- From: Nagy, Marton <MARTON.NAGY@saic.com>
- Date: Fri, 1 Mar 2002 02:52:11 -0500
- To: "'Per Bothner'" <per@bothner.com>
- Cc: "'query-comments'" <www-xml-query-comments@w3.org>
Per,
The data model specifies only one kind of element node.
The reason for the two constructors is the following:
Element-complex-node could be used to create a data model
representation of a source document or elements constructed
by XQuery that have no enclosed expressions.
Element-simple-node can be used to create a representation
of a constructed element containing enclosed expressions.
E.g. assuming that price is declared to be an element of type
xs:decimal, the first constructor would be used to create a
representation of the fragment <price>95.99</price> in a source
document, but the second constructor would be used to deal
with the XQuery constructor <price>{95.99}</price>.
In both cases the element constructed has
typed-value: simple-typed-value(95.99,xs:decimal)
children: text("95.99")
string-value: "95.99"
The first examples of 2.8.1 and 2.8.2 both use constants, i.e.
there is no expression enclosed in the xml tags.

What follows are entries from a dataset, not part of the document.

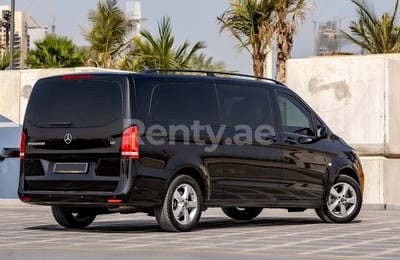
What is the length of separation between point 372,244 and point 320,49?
266 ft

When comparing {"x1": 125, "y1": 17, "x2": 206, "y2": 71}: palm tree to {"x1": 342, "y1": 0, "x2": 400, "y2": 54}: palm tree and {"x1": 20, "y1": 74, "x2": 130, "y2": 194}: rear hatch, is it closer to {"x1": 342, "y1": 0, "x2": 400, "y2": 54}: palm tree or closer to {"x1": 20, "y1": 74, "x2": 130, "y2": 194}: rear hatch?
{"x1": 342, "y1": 0, "x2": 400, "y2": 54}: palm tree

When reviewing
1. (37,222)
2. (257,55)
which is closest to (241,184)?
(37,222)

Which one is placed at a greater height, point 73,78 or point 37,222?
point 73,78

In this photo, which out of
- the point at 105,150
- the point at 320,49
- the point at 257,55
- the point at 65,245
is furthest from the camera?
the point at 320,49

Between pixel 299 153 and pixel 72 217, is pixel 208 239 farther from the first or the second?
pixel 299 153

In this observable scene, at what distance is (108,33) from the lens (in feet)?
168

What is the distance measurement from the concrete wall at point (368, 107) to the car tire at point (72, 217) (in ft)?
28.4

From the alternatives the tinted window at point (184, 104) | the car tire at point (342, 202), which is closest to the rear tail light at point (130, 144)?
the tinted window at point (184, 104)

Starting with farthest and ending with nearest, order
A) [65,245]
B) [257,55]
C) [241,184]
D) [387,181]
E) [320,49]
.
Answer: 1. [320,49]
2. [257,55]
3. [387,181]
4. [241,184]
5. [65,245]

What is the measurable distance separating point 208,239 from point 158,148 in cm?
140

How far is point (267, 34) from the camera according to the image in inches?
1453

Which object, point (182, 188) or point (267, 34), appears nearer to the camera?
point (182, 188)

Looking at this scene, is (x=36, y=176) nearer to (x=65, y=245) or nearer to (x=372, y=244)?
(x=65, y=245)

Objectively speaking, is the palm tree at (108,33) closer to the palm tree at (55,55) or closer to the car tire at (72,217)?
the palm tree at (55,55)
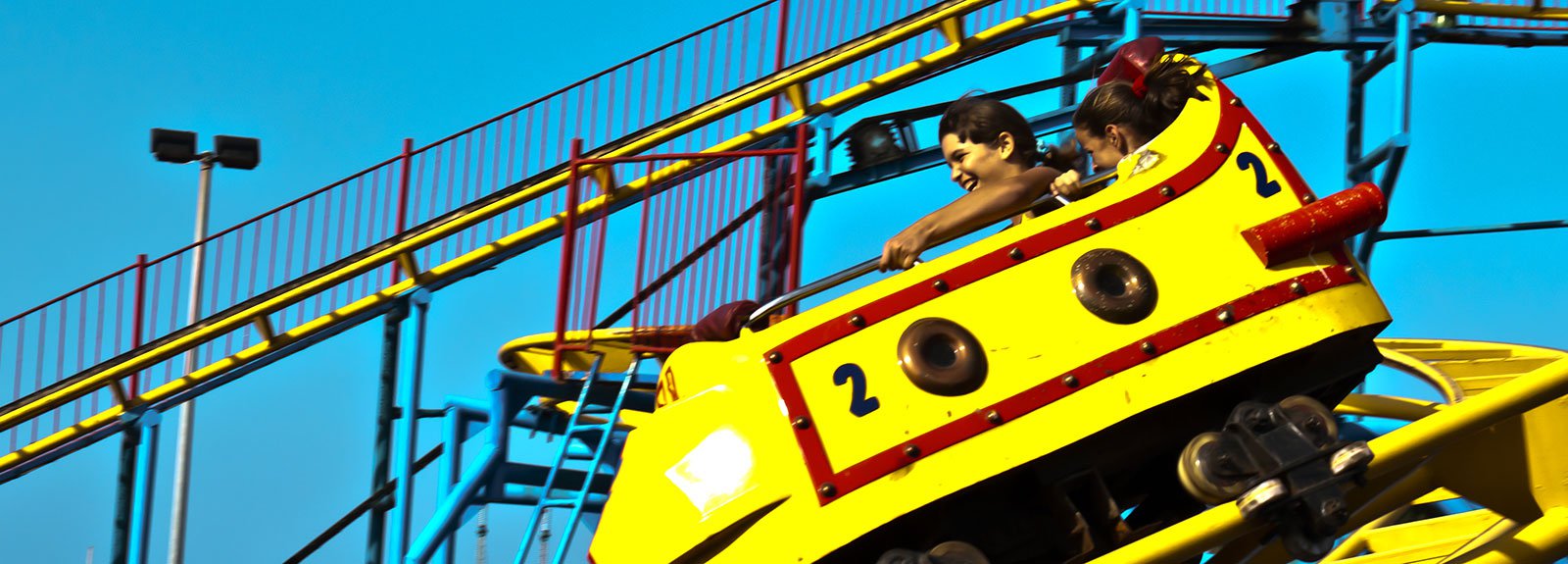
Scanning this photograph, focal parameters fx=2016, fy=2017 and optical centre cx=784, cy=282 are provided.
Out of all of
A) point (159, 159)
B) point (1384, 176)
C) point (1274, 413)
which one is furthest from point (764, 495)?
point (159, 159)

Hence they
can both be mapped to element-complex-node, although that
mapping is not spelled out precisely.
We plan to include a more precise mapping to the appropriate
constructors in the next version of the XQuery document, including
some resolutions to the currently open issues mentioned in the
Ed Notes.
children(<foo>{(3,4,5)}</foo>) returns text("3 4 5").
(Children can only return nodes, never simple typed values.)
This foo element can be constructed with element-simple-node,
since it contains enclosed expressions. Consequently the children
accessor returns a single text node containing the string
representation of the sequence of simple typed values, i.e.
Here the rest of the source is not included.